Jensen-Coon: The Irony Behind the Failing Perfectionist


By Kelcy Jensen-

“Fail. I cannot fail. Failure is for people who are weak, people who can’t pull themselves up by their bootstraps. If I fail, I am nothing. If failure makes its way into my life, the people I care about most won’t love me anymore.”

These types of thoughts roll through a perfectionist’s mind regularly. They often base their worth on whether they perceive themselves to have failed based on unrealistic expectations. It is time perfectionists release themselves from this relentless fettering nuisance.
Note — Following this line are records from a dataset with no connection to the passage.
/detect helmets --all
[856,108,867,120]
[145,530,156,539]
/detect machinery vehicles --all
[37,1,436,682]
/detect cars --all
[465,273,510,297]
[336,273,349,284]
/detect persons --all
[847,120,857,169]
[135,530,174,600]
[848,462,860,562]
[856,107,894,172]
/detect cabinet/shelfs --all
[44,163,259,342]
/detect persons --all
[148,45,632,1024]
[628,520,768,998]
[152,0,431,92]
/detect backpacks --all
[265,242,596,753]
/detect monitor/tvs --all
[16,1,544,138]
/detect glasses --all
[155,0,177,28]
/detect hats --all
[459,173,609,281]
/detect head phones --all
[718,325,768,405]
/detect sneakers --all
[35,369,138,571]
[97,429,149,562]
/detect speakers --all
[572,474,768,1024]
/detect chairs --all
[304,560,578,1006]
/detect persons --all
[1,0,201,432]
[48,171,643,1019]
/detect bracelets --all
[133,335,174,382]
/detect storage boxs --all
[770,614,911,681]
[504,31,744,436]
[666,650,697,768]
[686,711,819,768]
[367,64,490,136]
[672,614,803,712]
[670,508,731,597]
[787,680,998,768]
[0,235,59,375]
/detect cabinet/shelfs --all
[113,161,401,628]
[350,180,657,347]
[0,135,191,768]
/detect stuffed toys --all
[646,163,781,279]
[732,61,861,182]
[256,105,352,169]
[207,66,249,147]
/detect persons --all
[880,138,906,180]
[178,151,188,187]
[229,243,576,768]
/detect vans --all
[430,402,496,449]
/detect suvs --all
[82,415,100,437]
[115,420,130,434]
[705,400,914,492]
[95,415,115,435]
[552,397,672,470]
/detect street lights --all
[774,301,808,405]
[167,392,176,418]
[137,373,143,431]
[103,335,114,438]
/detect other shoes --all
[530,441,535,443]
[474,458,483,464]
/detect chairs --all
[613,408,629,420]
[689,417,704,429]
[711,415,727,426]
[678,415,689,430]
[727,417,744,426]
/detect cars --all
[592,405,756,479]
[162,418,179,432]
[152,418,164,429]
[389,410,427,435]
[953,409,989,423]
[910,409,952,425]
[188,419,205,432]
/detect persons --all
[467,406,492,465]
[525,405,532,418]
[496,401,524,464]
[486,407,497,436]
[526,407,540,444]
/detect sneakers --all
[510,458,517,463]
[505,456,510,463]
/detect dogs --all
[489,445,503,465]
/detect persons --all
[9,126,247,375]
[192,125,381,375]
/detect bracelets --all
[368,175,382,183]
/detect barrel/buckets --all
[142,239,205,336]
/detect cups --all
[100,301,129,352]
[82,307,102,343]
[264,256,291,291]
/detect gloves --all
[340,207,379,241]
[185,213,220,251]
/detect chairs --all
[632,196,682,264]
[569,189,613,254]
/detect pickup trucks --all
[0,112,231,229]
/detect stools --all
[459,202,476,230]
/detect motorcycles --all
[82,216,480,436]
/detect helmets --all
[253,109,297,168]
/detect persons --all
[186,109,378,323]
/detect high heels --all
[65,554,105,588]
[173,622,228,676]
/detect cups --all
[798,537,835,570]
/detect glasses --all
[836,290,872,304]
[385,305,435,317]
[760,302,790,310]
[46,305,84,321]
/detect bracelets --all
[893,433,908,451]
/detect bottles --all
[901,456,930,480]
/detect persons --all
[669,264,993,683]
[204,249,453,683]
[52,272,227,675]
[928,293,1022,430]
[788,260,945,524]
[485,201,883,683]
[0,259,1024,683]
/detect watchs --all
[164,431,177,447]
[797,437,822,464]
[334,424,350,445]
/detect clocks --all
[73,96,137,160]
Perfectionism can be described as accepting nothing below impeccable, foolproof or matchless. This is a plague that affects many of us. We want to be the best at everything we do: be competitive in our field, look the best, have the best. Unachievable ideals kill self-efficacy and confidence. While appearing perfect on the outside, perfectionists are crumbling on the inside. Living like this day after day creates a sense of dread, anxiety and fear. Extremes are never beneficial, so let us find a way to redeem ourselves from the perfectionistic extreme.

What happens when a reasonable goal becomes unobtainable? It seems a daunting feeling of guilt and of being inadequate sweep through a person’s mind. Does the goal actually become unobtainable, or does perfectionism mask the reality of not being able to obtain an impeccable result from the start?

I think our best is completely conceivable and it is arguably our own current perfection. If we are giving our best then we have achieved our highest level of ability for the time being. Interestingly, this also means that improvement is constant. An unrealistic obsession with perfectionism prevents someone from feeling successful by making its martyr feel they should be able to accomplish something quickly and without difficulty or error. This is perfectionism’s greatest myth, as such results are usually unattainable.

A common saying, “If I can’t do it well, I won’t do it at all,” proves this kind of thought process is detrimental to achieving anything. Waltzing through every task without effort and with perfect results is the type of image a perfectionist aspires to exhibit, leaving no room for the importance of vulnerability or learning to set in. If there were no effort it would appear there was no improvement necessary. Therefore, an opportunity to grow was lost. If we allow it to, improvement can be something that is motivating and exciting. Most importantly, it is crucial for finding ways to achieve and obtain success while also feeling successful.

Ironically these goals are exactly what the perfectionist is seeking, but likely won’t experience. Improvement does require time, reflection and vulnerability. In a TED talk called, “Tales of a Recovering Perfectionist,” by Adrianne Haslet-Davis, she becomes vulnerable by talking about her own perfectionistic traits. She repeatedly states that vulnerability is important for letting go of perfectionism. She no longer wanted it to control her, so she learned to control it and became a recovering perfectionist in order to find success.

Life is an adventure. Adventure is new, scary and exhilarating. It is full of surprises and opportunities. Failure will be among those things, and it makes an adventure an adventure. If life didn’t have failures it would be like riding a rollercoaster without turns, loops, inclines and declines — it would be boring and unfulfilling. Ultimately, we can either recognize our failures as opportunities to learn, or we can let the perfectionist inside dwell on them and never improve — the real failure. Let’s beat perfectionism by being vulnerable and finding a different foundation of worth.